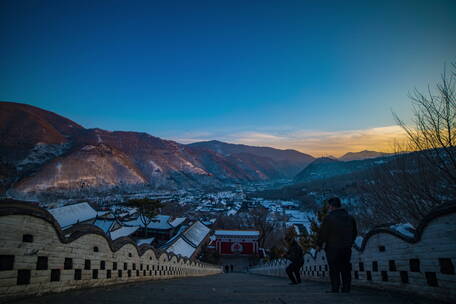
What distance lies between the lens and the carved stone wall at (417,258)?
352 cm

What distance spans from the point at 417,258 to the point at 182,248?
1326 inches

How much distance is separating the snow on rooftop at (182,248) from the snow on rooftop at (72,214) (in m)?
14.5

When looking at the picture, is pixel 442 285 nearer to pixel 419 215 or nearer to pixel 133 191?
pixel 419 215

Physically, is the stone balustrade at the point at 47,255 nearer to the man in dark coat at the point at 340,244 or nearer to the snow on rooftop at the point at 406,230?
the man in dark coat at the point at 340,244

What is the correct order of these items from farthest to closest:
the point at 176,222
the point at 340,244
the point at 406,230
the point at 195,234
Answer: the point at 176,222 → the point at 195,234 → the point at 340,244 → the point at 406,230

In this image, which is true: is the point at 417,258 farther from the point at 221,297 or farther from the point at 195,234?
the point at 195,234

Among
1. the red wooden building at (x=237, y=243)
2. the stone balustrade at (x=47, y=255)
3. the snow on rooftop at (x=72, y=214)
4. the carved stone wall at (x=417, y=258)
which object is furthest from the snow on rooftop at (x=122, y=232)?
the carved stone wall at (x=417, y=258)

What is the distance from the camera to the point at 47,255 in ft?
14.0

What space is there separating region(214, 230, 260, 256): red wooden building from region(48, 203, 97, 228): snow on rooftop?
2410cm

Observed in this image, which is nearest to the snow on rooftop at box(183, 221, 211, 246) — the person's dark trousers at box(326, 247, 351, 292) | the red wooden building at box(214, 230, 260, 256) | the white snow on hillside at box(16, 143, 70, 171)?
the red wooden building at box(214, 230, 260, 256)

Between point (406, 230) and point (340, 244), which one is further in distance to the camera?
point (340, 244)

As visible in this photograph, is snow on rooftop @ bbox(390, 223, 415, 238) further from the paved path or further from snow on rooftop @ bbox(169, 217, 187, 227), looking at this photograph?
snow on rooftop @ bbox(169, 217, 187, 227)

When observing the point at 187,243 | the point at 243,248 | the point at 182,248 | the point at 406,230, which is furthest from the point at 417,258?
the point at 243,248

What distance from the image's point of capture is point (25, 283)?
3.75 meters
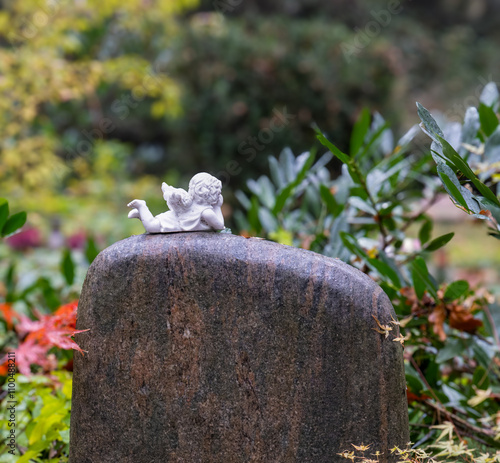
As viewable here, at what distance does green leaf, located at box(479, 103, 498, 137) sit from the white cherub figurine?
113 centimetres

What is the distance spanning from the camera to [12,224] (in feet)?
6.28

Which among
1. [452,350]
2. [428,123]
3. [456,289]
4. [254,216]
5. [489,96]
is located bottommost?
[452,350]

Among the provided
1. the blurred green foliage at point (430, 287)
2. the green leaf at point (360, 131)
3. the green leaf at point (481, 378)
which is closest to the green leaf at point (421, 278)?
the blurred green foliage at point (430, 287)

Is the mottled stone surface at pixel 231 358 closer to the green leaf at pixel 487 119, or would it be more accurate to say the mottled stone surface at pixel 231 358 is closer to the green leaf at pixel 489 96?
the green leaf at pixel 487 119

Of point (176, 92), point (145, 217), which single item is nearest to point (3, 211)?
point (145, 217)

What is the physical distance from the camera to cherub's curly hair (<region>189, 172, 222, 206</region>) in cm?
152

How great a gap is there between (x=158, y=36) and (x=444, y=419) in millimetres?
8171

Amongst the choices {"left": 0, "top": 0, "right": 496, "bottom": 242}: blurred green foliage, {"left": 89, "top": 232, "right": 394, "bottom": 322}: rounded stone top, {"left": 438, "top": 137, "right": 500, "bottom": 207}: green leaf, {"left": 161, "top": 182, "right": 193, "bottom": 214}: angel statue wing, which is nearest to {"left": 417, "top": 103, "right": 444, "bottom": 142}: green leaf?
{"left": 438, "top": 137, "right": 500, "bottom": 207}: green leaf

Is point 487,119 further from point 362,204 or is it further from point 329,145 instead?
point 329,145

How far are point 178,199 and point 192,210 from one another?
0.05 meters

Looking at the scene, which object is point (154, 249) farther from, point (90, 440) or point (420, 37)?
point (420, 37)

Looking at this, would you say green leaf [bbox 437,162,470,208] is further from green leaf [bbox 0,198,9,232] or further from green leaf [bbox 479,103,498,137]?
green leaf [bbox 0,198,9,232]

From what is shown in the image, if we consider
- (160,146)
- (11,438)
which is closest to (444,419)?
(11,438)

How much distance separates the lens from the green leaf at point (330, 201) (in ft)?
7.29
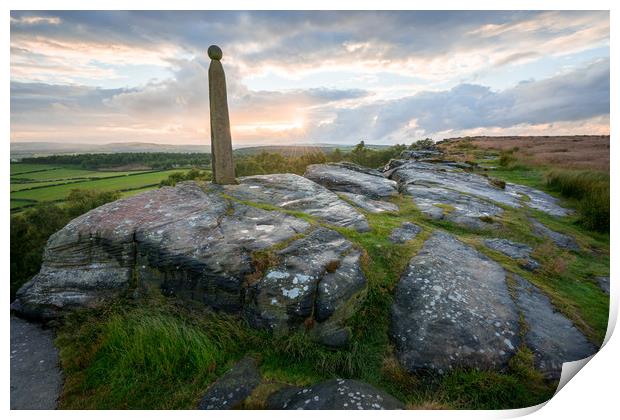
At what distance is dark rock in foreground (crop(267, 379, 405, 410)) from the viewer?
11.9 ft

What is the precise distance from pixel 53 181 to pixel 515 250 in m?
12.9

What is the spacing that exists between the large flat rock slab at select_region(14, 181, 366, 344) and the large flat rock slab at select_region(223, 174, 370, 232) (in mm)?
798

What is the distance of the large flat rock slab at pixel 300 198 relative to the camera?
22.9 feet

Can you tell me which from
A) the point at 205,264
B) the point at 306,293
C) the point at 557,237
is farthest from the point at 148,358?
the point at 557,237

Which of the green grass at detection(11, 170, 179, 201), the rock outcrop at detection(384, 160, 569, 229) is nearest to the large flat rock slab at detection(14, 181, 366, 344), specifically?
the green grass at detection(11, 170, 179, 201)

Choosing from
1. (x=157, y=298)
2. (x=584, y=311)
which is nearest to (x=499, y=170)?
(x=584, y=311)

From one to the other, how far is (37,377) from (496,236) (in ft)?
32.0

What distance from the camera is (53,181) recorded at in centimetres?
872

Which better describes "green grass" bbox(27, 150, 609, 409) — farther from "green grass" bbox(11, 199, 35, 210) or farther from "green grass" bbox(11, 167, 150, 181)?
"green grass" bbox(11, 167, 150, 181)

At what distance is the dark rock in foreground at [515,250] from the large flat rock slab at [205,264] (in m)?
3.68

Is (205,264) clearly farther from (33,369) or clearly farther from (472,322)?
(472,322)

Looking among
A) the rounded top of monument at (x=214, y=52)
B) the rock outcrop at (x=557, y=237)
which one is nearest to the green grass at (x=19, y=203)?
the rounded top of monument at (x=214, y=52)

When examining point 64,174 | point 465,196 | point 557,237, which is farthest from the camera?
point 465,196

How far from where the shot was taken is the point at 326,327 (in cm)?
448
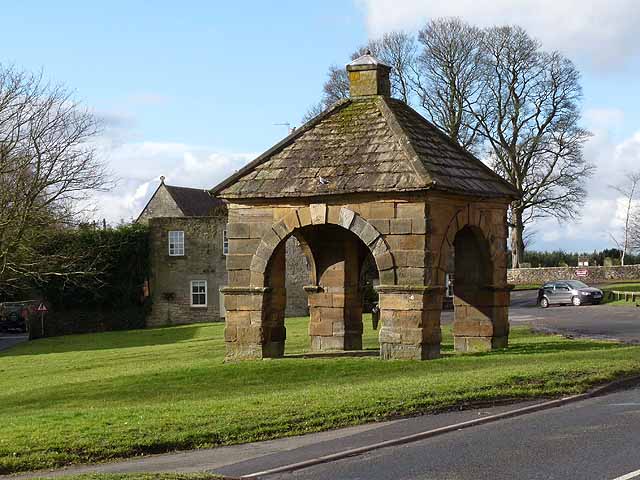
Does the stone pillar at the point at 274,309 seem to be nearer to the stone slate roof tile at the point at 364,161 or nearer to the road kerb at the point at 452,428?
the stone slate roof tile at the point at 364,161

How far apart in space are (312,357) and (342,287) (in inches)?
114

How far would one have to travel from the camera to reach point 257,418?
14.0 m

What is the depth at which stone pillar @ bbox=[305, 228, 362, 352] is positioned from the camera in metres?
25.0

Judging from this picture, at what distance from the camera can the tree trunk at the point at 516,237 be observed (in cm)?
6694

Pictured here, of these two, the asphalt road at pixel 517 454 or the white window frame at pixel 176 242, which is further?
the white window frame at pixel 176 242

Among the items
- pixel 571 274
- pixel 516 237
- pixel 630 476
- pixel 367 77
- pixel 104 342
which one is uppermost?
pixel 367 77

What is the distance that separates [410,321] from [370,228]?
1.99 m

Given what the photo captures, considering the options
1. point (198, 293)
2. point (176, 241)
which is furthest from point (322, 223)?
point (176, 241)

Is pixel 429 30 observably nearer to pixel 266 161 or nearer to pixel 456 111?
pixel 456 111

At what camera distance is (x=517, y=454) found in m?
11.3

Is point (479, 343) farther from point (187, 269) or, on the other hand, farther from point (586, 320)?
point (187, 269)

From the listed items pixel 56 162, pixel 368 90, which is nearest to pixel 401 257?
pixel 368 90

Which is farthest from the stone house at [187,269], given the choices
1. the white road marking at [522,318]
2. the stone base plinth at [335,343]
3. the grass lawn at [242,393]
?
the stone base plinth at [335,343]

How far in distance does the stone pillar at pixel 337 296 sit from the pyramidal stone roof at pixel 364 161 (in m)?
3.07
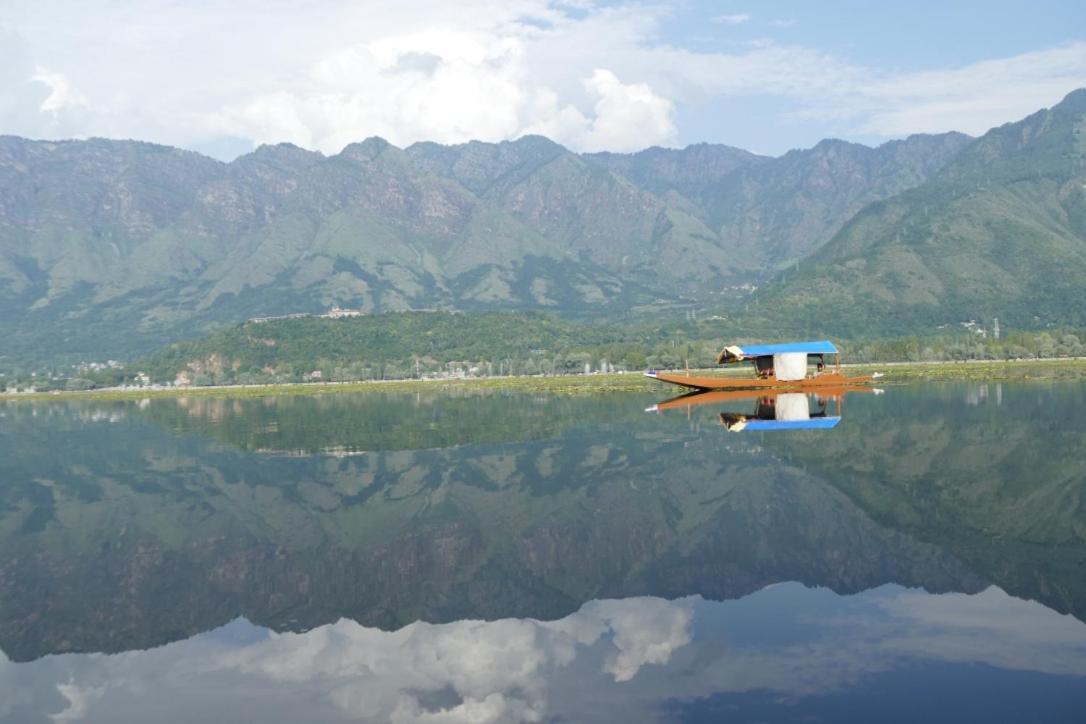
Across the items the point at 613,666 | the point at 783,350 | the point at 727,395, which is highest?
the point at 783,350

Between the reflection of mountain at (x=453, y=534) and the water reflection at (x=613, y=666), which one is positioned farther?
the reflection of mountain at (x=453, y=534)

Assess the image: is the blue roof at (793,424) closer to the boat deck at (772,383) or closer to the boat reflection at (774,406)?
the boat reflection at (774,406)

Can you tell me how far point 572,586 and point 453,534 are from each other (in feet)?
21.5

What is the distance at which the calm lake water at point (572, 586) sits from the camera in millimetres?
14547

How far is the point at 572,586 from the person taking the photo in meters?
20.5

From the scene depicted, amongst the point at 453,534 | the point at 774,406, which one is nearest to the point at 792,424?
the point at 774,406

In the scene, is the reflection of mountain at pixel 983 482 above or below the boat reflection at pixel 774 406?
above

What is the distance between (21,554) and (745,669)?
2155cm

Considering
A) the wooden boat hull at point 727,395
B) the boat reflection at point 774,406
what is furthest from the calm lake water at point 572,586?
the wooden boat hull at point 727,395

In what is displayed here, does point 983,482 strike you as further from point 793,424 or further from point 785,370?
point 785,370

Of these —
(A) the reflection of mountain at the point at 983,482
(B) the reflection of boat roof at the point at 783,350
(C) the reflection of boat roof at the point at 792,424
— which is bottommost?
(C) the reflection of boat roof at the point at 792,424

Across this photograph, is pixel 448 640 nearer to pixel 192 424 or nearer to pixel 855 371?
pixel 192 424

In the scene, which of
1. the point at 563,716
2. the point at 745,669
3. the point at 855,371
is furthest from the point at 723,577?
the point at 855,371

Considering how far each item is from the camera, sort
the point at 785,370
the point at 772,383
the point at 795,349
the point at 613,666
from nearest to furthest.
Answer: the point at 613,666
the point at 795,349
the point at 772,383
the point at 785,370
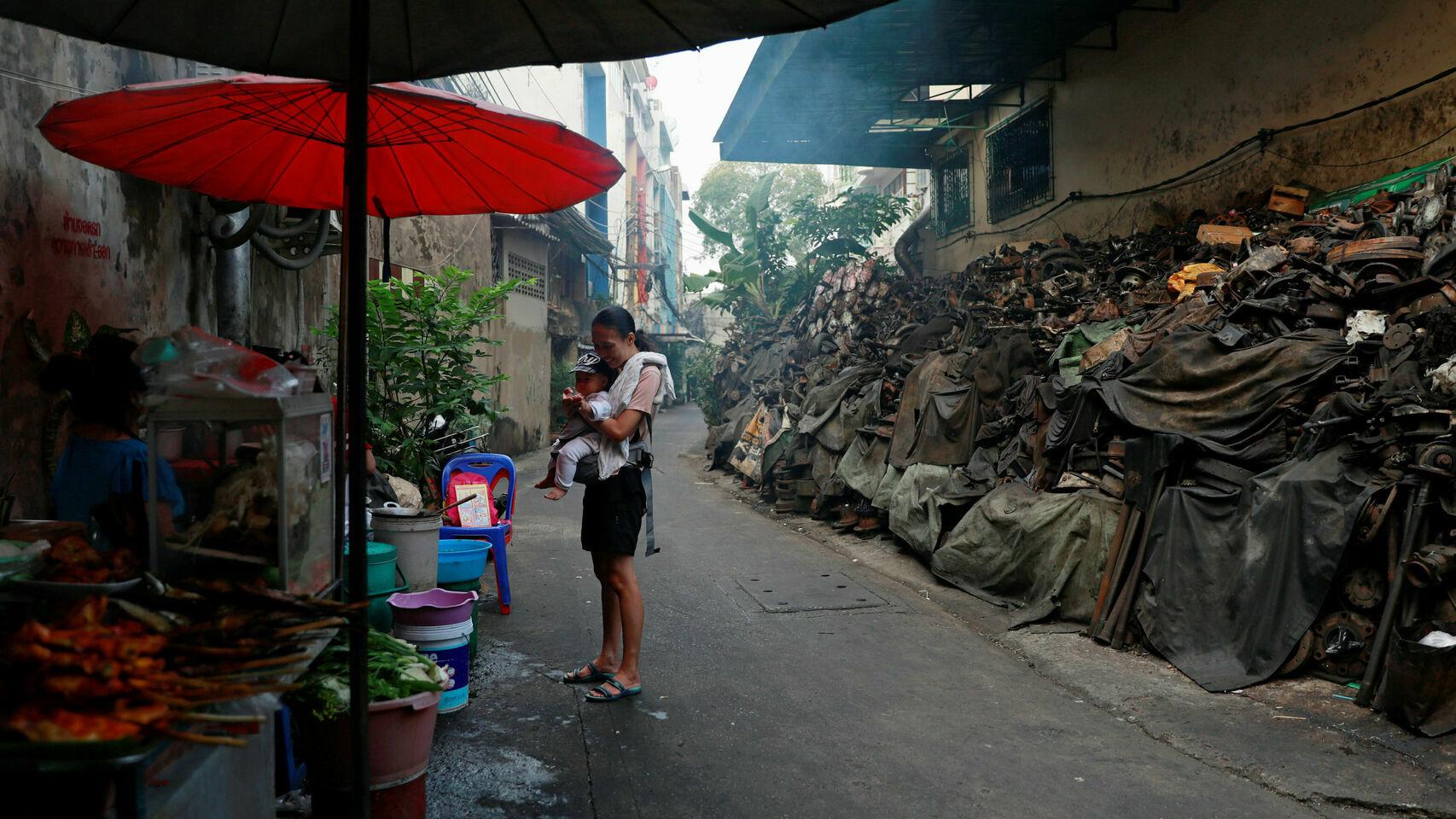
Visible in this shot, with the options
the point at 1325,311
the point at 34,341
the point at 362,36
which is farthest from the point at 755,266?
the point at 362,36

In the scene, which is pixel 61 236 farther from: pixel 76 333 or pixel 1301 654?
pixel 1301 654

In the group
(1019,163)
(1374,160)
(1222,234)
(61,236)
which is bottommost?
(61,236)

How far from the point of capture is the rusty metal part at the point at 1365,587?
487 centimetres

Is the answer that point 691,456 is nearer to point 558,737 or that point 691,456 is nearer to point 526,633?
point 526,633

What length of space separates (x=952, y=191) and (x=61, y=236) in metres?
15.3

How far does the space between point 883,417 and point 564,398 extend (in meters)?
6.50

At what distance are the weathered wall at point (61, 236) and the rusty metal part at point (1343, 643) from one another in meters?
6.26

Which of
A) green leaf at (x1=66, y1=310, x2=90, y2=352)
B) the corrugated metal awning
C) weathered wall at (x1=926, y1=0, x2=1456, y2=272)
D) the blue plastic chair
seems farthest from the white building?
green leaf at (x1=66, y1=310, x2=90, y2=352)

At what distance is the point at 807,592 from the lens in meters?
7.54

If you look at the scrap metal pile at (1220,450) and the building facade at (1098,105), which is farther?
the building facade at (1098,105)

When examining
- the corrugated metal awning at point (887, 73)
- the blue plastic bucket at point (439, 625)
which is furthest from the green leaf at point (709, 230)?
the blue plastic bucket at point (439, 625)

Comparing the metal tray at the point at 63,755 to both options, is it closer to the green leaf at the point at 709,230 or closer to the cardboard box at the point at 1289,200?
the cardboard box at the point at 1289,200

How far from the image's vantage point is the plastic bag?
2316 mm

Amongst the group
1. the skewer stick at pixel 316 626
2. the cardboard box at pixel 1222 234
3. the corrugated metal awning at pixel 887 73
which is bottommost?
the skewer stick at pixel 316 626
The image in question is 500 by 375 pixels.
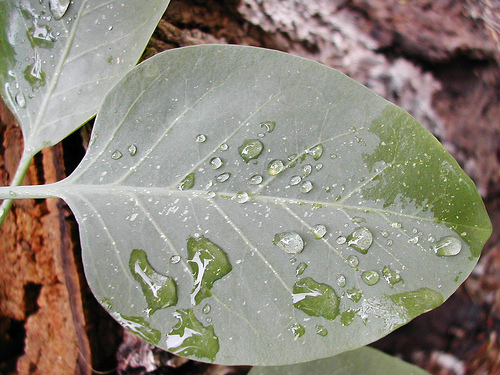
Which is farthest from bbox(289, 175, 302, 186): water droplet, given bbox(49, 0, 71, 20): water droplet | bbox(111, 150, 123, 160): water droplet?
bbox(49, 0, 71, 20): water droplet

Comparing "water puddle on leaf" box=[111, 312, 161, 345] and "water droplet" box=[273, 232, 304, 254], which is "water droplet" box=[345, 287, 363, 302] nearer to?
"water droplet" box=[273, 232, 304, 254]

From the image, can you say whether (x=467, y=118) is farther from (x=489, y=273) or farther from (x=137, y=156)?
(x=137, y=156)

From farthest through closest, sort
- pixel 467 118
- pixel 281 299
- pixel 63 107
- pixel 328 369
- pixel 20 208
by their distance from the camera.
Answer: pixel 467 118 < pixel 20 208 < pixel 328 369 < pixel 63 107 < pixel 281 299

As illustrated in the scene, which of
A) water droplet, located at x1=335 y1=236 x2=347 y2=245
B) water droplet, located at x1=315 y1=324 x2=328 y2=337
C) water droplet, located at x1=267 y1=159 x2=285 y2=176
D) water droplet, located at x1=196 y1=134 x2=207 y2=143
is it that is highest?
water droplet, located at x1=196 y1=134 x2=207 y2=143

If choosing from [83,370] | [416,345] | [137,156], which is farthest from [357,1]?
[83,370]

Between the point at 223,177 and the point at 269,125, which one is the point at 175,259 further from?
the point at 269,125

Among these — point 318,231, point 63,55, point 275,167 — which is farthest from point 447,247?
point 63,55
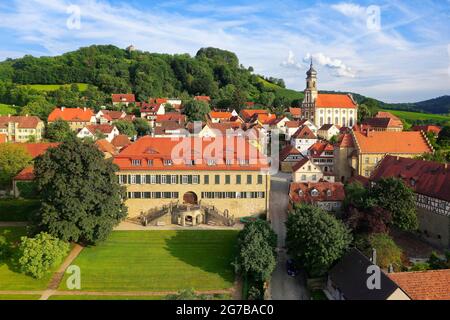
□ □ □ □ □ □ □
• TO DO:
Rewrite the rows above, beginning with the first one and stopping after the line that contains "Answer: the point at 176,222". Replace "distance" with "separation", leave everything else unchanged, and omit the pictures.

• TASK SOLUTION:
What separation lies between the lens and the carved stone wall at (417,258)?
352 cm

What separation spans from the point at 417,258 to the point at 182,248?
1326 inches

How much separation is separating the snow on rooftop at (182,248) from the snow on rooftop at (72,214) (in m)?
14.5

When looking at the picture, is pixel 442 285 nearer to pixel 419 215 or nearer to pixel 133 191?
pixel 419 215

Physically, is the stone balustrade at the point at 47,255 nearer to the man in dark coat at the point at 340,244 or nearer to the snow on rooftop at the point at 406,230?
the man in dark coat at the point at 340,244

What is the correct order of these items from farthest to closest:
the point at 176,222
the point at 340,244
the point at 406,230
the point at 195,234
Answer: the point at 176,222 → the point at 195,234 → the point at 340,244 → the point at 406,230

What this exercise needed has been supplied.